**Given task:**
Reproduce without any change the lines of the entries below, starting with the line that contains "Looking at the choices" and going on through the line that contains "6.18 metres", with both of those lines included. Output only those lines.

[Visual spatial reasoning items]
(begin)
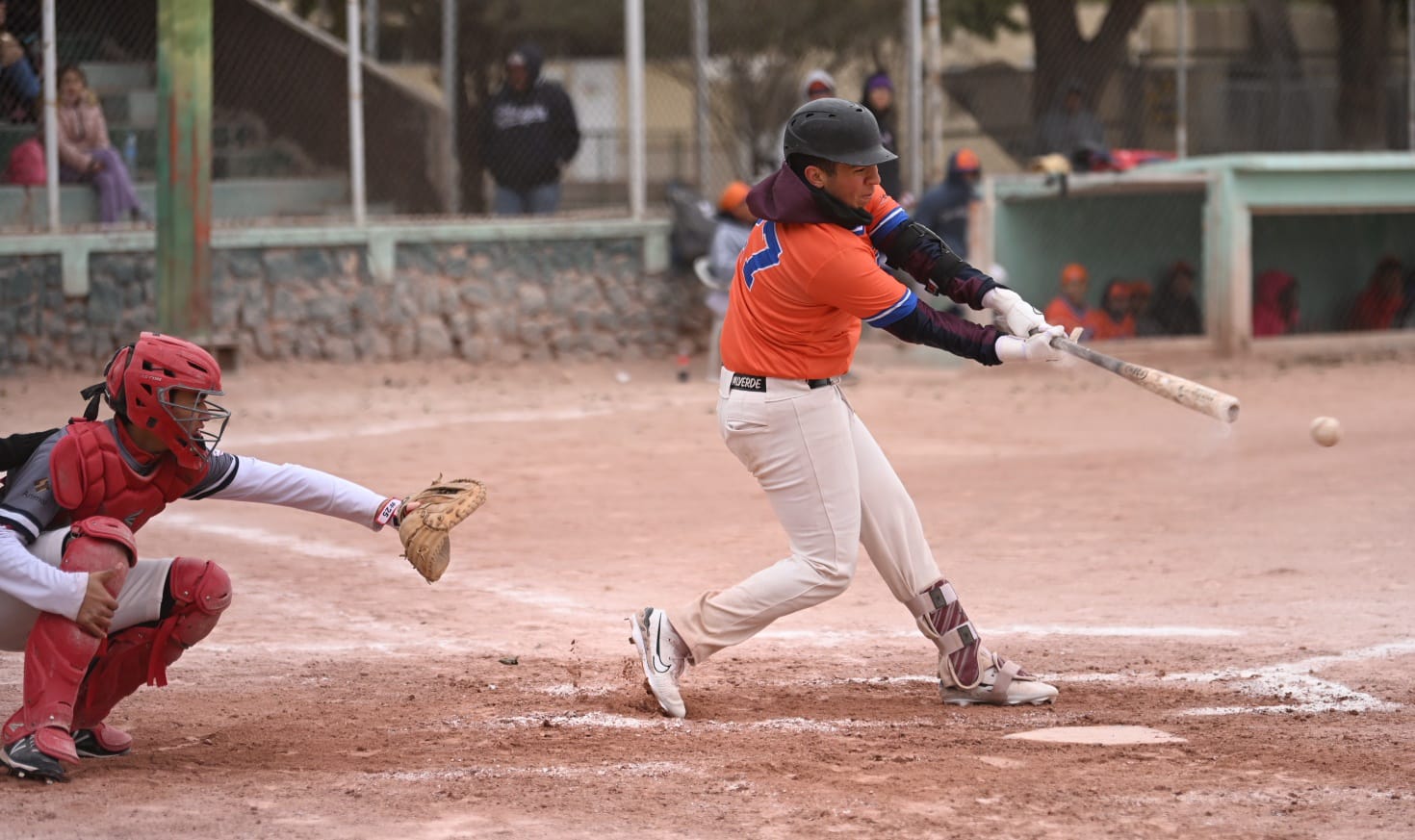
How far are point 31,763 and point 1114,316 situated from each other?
12.4 meters

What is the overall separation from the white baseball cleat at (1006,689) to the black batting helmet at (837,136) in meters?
1.67

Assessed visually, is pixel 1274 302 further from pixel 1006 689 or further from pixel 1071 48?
pixel 1006 689

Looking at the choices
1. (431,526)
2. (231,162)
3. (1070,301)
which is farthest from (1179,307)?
(431,526)

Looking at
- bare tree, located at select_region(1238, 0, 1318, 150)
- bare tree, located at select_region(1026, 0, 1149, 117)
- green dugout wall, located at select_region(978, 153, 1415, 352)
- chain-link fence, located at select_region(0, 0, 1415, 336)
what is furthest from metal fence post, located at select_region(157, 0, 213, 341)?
bare tree, located at select_region(1238, 0, 1318, 150)

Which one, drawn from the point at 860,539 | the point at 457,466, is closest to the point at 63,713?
the point at 860,539

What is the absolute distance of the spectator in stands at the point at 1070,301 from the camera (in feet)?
48.2

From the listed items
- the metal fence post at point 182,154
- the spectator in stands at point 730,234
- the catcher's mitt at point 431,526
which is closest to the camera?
→ the catcher's mitt at point 431,526

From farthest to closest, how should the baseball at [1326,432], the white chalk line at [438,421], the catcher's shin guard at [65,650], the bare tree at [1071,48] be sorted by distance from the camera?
the bare tree at [1071,48], the white chalk line at [438,421], the baseball at [1326,432], the catcher's shin guard at [65,650]

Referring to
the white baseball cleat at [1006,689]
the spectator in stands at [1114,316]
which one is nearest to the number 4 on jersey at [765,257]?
the white baseball cleat at [1006,689]

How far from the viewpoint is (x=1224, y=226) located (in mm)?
14375

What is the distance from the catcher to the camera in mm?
4480

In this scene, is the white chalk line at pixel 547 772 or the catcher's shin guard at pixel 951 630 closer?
the white chalk line at pixel 547 772

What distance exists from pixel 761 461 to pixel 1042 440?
6.18 metres

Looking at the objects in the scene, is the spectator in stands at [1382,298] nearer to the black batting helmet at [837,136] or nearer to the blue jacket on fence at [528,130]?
the blue jacket on fence at [528,130]
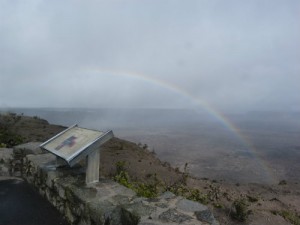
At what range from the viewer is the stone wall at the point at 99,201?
183 inches

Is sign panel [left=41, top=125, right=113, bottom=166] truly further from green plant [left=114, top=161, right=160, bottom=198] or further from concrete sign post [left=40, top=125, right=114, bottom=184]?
green plant [left=114, top=161, right=160, bottom=198]

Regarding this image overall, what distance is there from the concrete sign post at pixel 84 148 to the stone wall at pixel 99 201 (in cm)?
34

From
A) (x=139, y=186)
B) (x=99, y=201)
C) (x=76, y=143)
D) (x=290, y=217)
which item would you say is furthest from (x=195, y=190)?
(x=99, y=201)

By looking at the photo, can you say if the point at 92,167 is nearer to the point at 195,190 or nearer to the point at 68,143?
the point at 68,143

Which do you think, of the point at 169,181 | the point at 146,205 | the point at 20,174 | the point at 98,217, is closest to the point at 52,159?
the point at 20,174

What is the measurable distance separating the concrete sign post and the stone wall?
339mm

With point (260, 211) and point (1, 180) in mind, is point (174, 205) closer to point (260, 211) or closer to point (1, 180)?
point (1, 180)

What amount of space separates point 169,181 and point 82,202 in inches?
384

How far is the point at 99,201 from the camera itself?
18.2 ft

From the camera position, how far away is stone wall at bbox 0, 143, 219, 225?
4.65 meters

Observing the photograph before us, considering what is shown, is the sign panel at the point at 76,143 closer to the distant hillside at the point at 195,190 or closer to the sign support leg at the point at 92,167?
the sign support leg at the point at 92,167

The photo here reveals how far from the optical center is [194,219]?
453 cm

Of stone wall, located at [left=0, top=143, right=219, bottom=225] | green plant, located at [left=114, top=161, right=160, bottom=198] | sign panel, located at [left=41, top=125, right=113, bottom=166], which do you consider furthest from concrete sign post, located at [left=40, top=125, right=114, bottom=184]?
green plant, located at [left=114, top=161, right=160, bottom=198]

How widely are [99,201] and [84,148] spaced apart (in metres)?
1.08
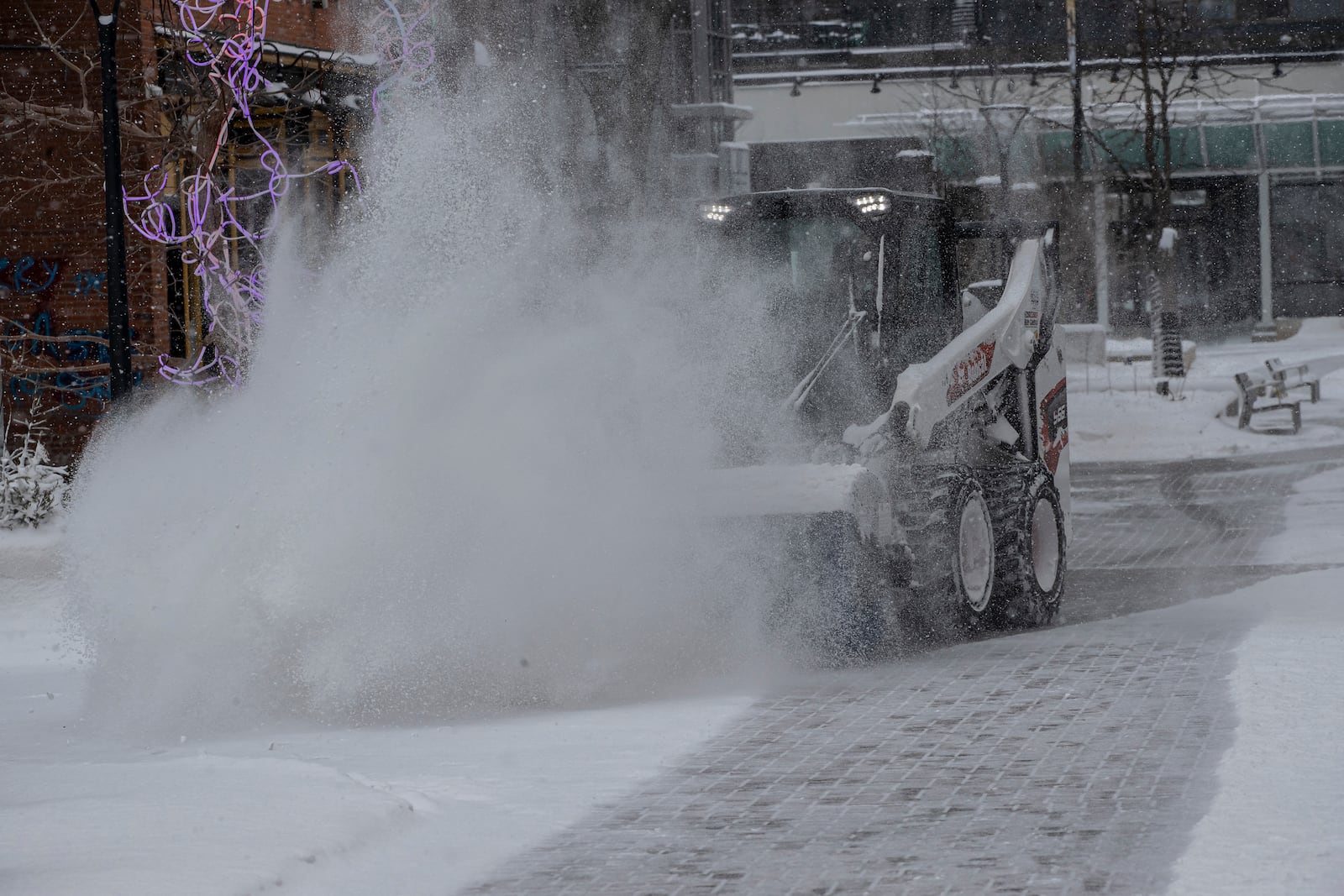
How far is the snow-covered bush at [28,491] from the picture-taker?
13.5m

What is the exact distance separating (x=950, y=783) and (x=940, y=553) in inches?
134

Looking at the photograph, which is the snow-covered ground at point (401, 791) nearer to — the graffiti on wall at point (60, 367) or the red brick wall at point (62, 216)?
the graffiti on wall at point (60, 367)

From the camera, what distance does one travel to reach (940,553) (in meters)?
9.82

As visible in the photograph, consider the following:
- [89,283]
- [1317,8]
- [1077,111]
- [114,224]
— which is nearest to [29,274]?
[89,283]

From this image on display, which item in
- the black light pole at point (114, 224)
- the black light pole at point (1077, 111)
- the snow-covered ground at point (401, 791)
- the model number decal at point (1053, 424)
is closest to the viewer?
the snow-covered ground at point (401, 791)

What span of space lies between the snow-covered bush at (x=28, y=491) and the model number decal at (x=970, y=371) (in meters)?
7.40

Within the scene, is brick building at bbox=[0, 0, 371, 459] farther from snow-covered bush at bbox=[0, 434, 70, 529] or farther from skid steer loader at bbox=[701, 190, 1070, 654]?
skid steer loader at bbox=[701, 190, 1070, 654]

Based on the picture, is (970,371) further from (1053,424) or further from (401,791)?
(401,791)

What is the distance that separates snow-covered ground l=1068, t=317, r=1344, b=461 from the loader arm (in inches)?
501

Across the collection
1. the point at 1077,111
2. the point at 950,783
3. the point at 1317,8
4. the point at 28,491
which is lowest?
the point at 950,783

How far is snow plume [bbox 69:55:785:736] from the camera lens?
8125 mm

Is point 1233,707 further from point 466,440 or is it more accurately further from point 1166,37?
point 1166,37

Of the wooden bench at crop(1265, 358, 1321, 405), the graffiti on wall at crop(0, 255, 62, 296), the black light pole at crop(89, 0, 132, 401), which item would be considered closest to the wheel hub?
the black light pole at crop(89, 0, 132, 401)

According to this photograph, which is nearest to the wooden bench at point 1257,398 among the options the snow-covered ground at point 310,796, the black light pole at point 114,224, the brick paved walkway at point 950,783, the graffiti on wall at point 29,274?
the brick paved walkway at point 950,783
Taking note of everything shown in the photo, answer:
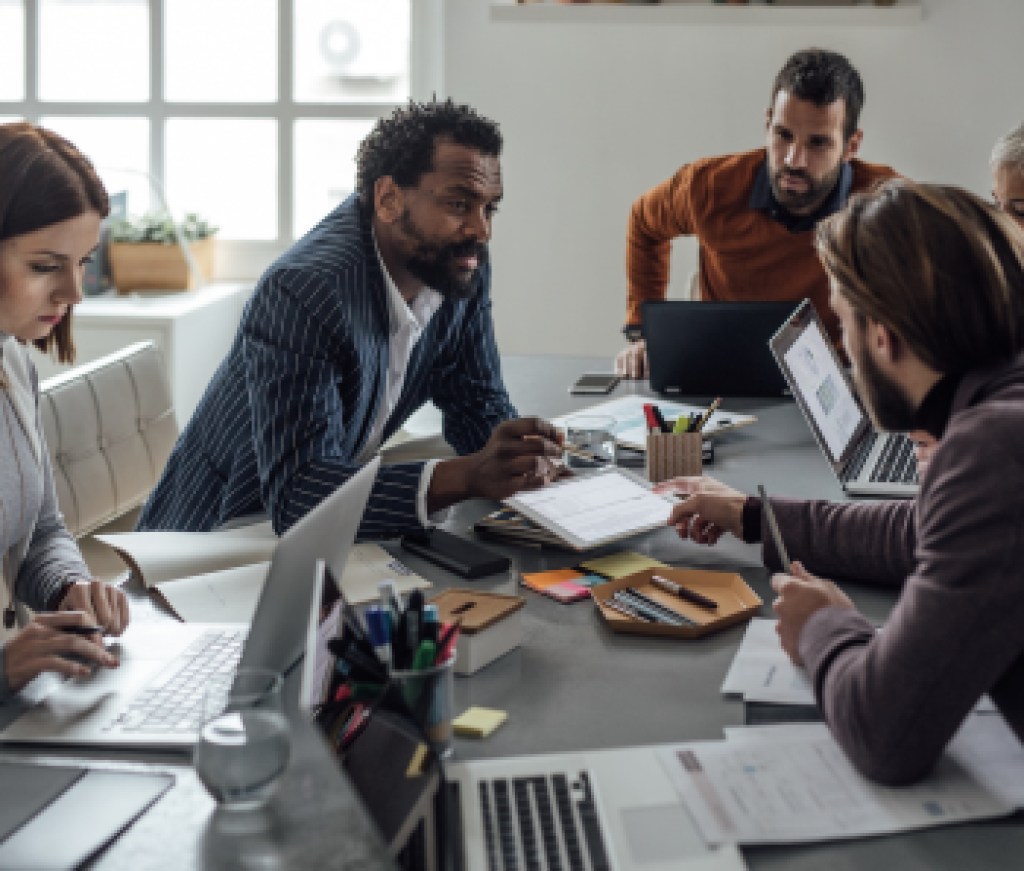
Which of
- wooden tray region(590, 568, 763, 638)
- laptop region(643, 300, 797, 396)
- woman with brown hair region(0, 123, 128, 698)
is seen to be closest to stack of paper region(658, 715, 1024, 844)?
wooden tray region(590, 568, 763, 638)

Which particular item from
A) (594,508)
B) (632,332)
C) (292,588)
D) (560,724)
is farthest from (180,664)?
(632,332)

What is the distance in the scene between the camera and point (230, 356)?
246 centimetres

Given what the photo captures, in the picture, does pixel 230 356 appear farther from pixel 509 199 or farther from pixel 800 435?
pixel 509 199

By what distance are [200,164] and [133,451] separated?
89.9 inches

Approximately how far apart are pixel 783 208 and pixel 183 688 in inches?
89.3

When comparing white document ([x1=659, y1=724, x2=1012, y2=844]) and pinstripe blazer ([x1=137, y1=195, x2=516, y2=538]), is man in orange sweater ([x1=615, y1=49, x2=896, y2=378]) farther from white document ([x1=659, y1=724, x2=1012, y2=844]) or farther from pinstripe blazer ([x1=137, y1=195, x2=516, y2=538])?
Answer: white document ([x1=659, y1=724, x2=1012, y2=844])

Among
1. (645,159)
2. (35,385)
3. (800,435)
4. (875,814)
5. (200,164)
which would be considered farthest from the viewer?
(200,164)

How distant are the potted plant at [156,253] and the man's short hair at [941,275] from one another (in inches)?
128

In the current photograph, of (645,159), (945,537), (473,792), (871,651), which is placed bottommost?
(473,792)

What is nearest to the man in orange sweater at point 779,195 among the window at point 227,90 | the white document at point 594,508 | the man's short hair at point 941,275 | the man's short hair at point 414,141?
the man's short hair at point 414,141

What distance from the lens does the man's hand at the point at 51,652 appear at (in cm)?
153

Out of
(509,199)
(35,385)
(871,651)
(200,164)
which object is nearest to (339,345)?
(35,385)

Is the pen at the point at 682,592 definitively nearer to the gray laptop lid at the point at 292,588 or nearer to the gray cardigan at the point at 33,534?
the gray laptop lid at the point at 292,588

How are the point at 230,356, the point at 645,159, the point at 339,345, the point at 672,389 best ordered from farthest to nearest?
the point at 645,159, the point at 672,389, the point at 230,356, the point at 339,345
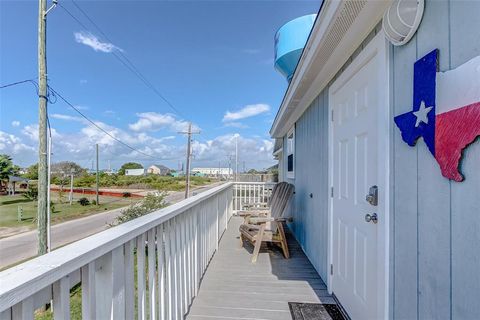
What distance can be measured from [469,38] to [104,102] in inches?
850

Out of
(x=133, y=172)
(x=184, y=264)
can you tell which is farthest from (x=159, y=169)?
(x=184, y=264)

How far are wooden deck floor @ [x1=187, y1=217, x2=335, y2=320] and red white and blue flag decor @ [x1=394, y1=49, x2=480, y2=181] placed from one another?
5.76 feet

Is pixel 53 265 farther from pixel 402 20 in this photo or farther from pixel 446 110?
pixel 402 20

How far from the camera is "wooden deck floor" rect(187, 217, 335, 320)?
222 cm

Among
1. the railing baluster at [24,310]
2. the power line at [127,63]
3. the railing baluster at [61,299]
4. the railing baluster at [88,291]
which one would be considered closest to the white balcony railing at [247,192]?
the railing baluster at [88,291]

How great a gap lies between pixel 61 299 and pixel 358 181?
1873 mm

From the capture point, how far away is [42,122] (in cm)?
635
(end)
**Solution for this problem:**
Looking at the choices
1. (431,526)
2. (231,162)
3. (1070,301)
which is farthest from (1179,307)?
(431,526)

Looking at
- bare tree, located at select_region(1238, 0, 1318, 150)
- bare tree, located at select_region(1026, 0, 1149, 117)
- green dugout wall, located at select_region(978, 153, 1415, 352)
- chain-link fence, located at select_region(0, 0, 1415, 336)
what is furthest from metal fence post, located at select_region(157, 0, 213, 341)?
bare tree, located at select_region(1238, 0, 1318, 150)

Which one, drawn from the point at 860,539 | the point at 457,466, is closest to the point at 63,713?
the point at 860,539

What is the absolute distance of the spectator in stands at the point at 1070,301 from the camera (in feet)?
48.2

From the listed items
- the metal fence post at point 182,154
- the spectator in stands at point 730,234
- the catcher's mitt at point 431,526
which is closest to the camera?
→ the catcher's mitt at point 431,526

From farthest to closest, how should the baseball at [1326,432], the white chalk line at [438,421], the catcher's shin guard at [65,650], the bare tree at [1071,48] be sorted by distance from the camera?
the bare tree at [1071,48], the white chalk line at [438,421], the baseball at [1326,432], the catcher's shin guard at [65,650]

Referring to
the white baseball cleat at [1006,689]
the spectator in stands at [1114,316]
which one is nearest to the number 4 on jersey at [765,257]?
the white baseball cleat at [1006,689]

How far from the viewpoint is (x=1224, y=226) located (in mm)?
14375

What is the distance from the catcher to the camera in mm?
4480

In this scene, is the white chalk line at pixel 547 772 or the catcher's shin guard at pixel 951 630 closer?
the white chalk line at pixel 547 772

What distance exists from pixel 761 461 to pixel 1042 440?
6.18 metres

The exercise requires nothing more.